A combination of things have happened lately to make me feel compelled to write about this topic. The main one is that I’m starting my acupuncture internship at a fertility focused clinic. Other more personal recent events around me also sparked this conversation for me. Forewarning that this content may be triggering for you if you have experienced this, or someone close to you.
I definitely think that even the term ‘miscarriage’ implies that the fetus was ‘miss carried’ by the holder. I cannot touch on this topic without addressing that most girls and women feel that when this happens to them it was their fault. That they did something incorrect, that their body is faulty, their less of a woman with damaged infertile soil.

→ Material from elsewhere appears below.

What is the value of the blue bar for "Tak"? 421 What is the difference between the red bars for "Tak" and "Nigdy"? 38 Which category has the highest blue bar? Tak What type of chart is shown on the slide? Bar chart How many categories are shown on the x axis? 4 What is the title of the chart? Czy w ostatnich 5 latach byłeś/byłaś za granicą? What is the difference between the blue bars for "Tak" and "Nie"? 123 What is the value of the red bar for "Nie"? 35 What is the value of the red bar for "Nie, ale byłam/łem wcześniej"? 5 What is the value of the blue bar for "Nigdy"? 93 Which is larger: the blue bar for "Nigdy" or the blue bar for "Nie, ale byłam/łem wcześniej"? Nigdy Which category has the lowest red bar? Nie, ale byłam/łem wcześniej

When I was six years old and my brother was four, my Mom got pregnant again. I begged her every night for a year when she tucked me in to bed to talk to my Dad about having another baby. Then one day by some miracle, she was expecting a baby. This news made me feel like it was my child too, that I had manifested a being into the world with my wishes. I think this was the first time I ever felt like, ‘okay yeah maybe god is real’.

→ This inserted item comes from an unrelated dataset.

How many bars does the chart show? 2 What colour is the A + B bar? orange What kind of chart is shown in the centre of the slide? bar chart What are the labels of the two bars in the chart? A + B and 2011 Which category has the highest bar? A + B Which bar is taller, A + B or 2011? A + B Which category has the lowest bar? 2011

And then one day I walked into my room, and it was the first time I saw my own Mother crying. And by crying I do not mean tears, I been bawling her soul out. She was trying to put my laundry away and couldn’t.
I asked her what was wrong and she couldn’t even speak, she lead me to her bed where my Dad, brother, and I all sat down. She told me the baby was no longer inside of her.
This was so confusing. Suddenly it went from picking names because she was in her second trimester, SIX months pregnant- everyone knew. To radiophone silence, after that day we never spoke about it again altogether. My parents divorced four years later, and these two experiences were my first life lessons at 6 and 10 about loss and grief. Even then I knew it was so bizarre, where did the baby even go? The soul? I felt so strongly it was a little girl, my first sister I even named her Emma (most likely because even at six I was watching Friends and Rachel had named her baby Emma).
At 28 I’m writing this with tears in my eyes because a month or so ago my friend had a miscarriage. I’ve had this happen around me many times but it always feels the same. Especially the time a friend of mine had a still birth. That woke my childhood trauma right up. A book that I highly recommend for anyone with this trauma is ‘Spirit Babies’ by Walter Makichen. It really helped me to spiritually understand the options that are possible.
The only thing that helps is talking about it. Being able to say I am scared, nervous, this happened to be before etc. To allow the conversation about the fact that life and death run hand in hand. We never know what is going to happen, our breath is precious and fragile.
Thinking about starting my internship next week my intention is to learn how to hold space for whatever comes up. Whether that’s someone trying to get pregnant, is pregnant, or recently miscarried. I want to learn how to be able to create space between myself and the experience emotionally so that I don’t cry every time a patient experiences loss. I am curious about doing this kind of work but I also know it’s going to be a combination of opposites whether thats excitement, nervousness, fear, or grief.
I do really believe now from healing this for myself that sometimes something shifts, the environment isn’t right, the divine plan changes. It can be really hard to just trust and to try to just focus on creating the best environment internally and externally too bring life into the world. A huge burden of stress can be lifted if women feel that they can more easily speak about the fact that miscarriages are very common, happen daily around the world, and that it is never one persons fault if they do.